# Is America losing its grip on large corporations?



## Kanto (Apr 23, 2011)

L.A.F.2. said:


> I know the US still has the highest GDP on the planet, so shouldn't we still be growing, at least a little more than we are now? It's just this stalled growth that I am wondering about. However, shouldn't I be worried that office towers aren't going up much more? As Kanto said, residential towers have to be thin so people can have windows in their apartments. No matter how hard I try, I can't build a stable residential building meeting that requirement over 2,000 feet. It just gets dangerous due to such a small base in comparison to such a high center of gravity. If the residential market is all that's left for this country's skyscrapers, then we won't ever see a building with a roof height over 2,000 feet.


Never underestimate the power of new inventions and new procedures. A decade or two ago 432 Park would be impossible to build feasibly. But now it is rising. Now imagine what thin residential towers will be feasible a decade or two in the future :cheers:


----------



## Suburbanist (Dec 25, 2009)

Many corporations use campuses instead of high-rises... something that didn't exist in the 1950s in any meaningful way.


----------



## aquaticko (Mar 15, 2011)

Yes, we have still have the highest GDP in the world, but that just tells us why we have so many skyscrapers already, not that we should expect more. 

The whole point of this thread was to ask is the U.S. has lost its place as a home for the sort of large corporations that have historically been the reason for the construction of skyscrapers. The answer is no we haven't, but that metaphorical home is no longer growing.

Even granting that this is skyscrapercity, I don't understand this obsession with skyscrapers in and of themselves. I like them insofar as they stand for economic development and urbanization. Anything else is really just kind of pointless.

[EXCERPTED DATA]
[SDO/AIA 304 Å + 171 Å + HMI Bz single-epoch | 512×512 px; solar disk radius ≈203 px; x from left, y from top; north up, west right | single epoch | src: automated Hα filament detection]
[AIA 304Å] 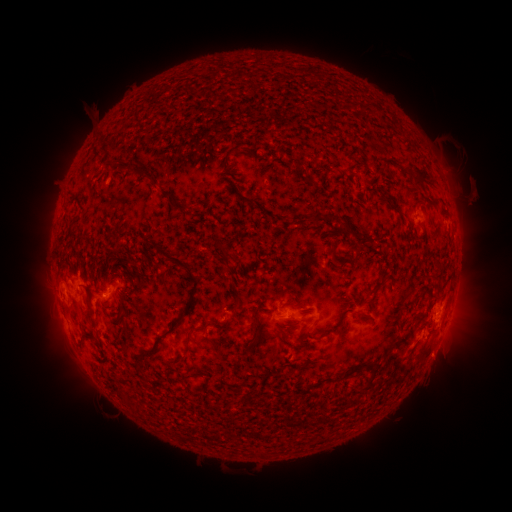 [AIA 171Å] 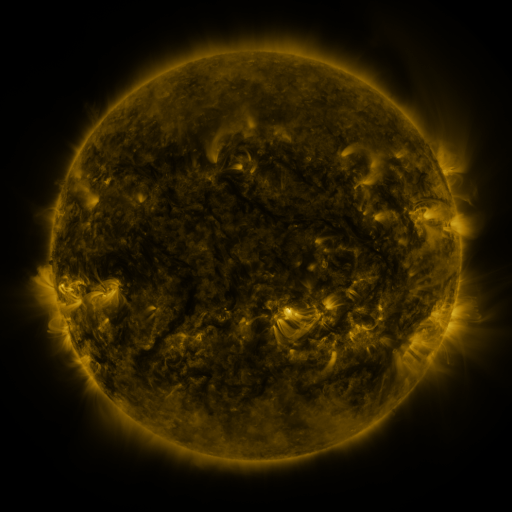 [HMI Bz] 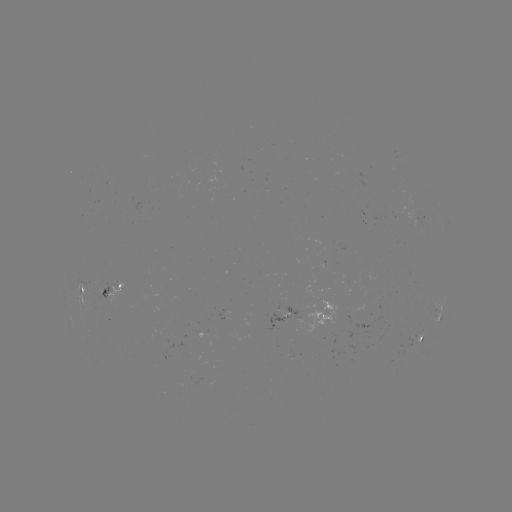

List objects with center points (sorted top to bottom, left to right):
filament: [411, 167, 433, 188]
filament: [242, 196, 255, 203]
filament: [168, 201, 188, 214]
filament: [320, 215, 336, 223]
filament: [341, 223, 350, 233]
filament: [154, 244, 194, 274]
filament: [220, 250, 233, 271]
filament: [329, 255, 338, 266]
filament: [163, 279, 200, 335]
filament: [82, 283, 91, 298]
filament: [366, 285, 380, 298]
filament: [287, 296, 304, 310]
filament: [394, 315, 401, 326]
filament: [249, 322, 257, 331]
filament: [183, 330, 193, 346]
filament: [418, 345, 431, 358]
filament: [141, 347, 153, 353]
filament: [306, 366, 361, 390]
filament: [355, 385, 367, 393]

--

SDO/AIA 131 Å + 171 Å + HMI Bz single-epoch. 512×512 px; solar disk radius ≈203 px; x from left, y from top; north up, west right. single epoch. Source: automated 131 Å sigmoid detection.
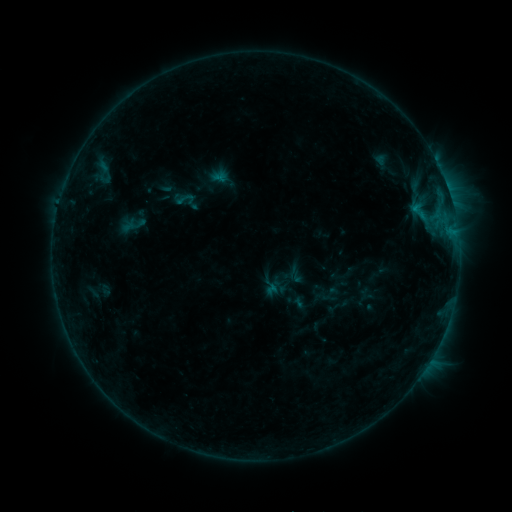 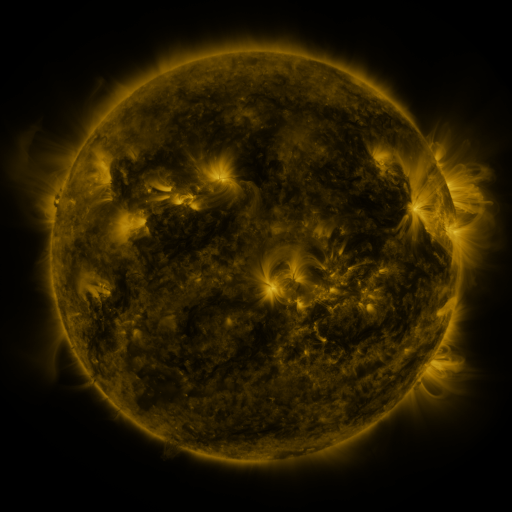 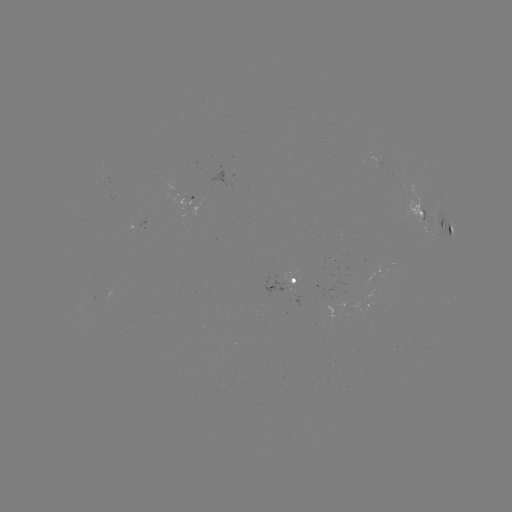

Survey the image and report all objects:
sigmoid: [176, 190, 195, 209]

[DESCRIPTION OF THE TASK] In the forum thread on whether America is losing its grip on large corporations, what does Suburbanist say many corporations use instead of high-rises?

[OUTPUT FOR THIS EXERCISE] Campuses.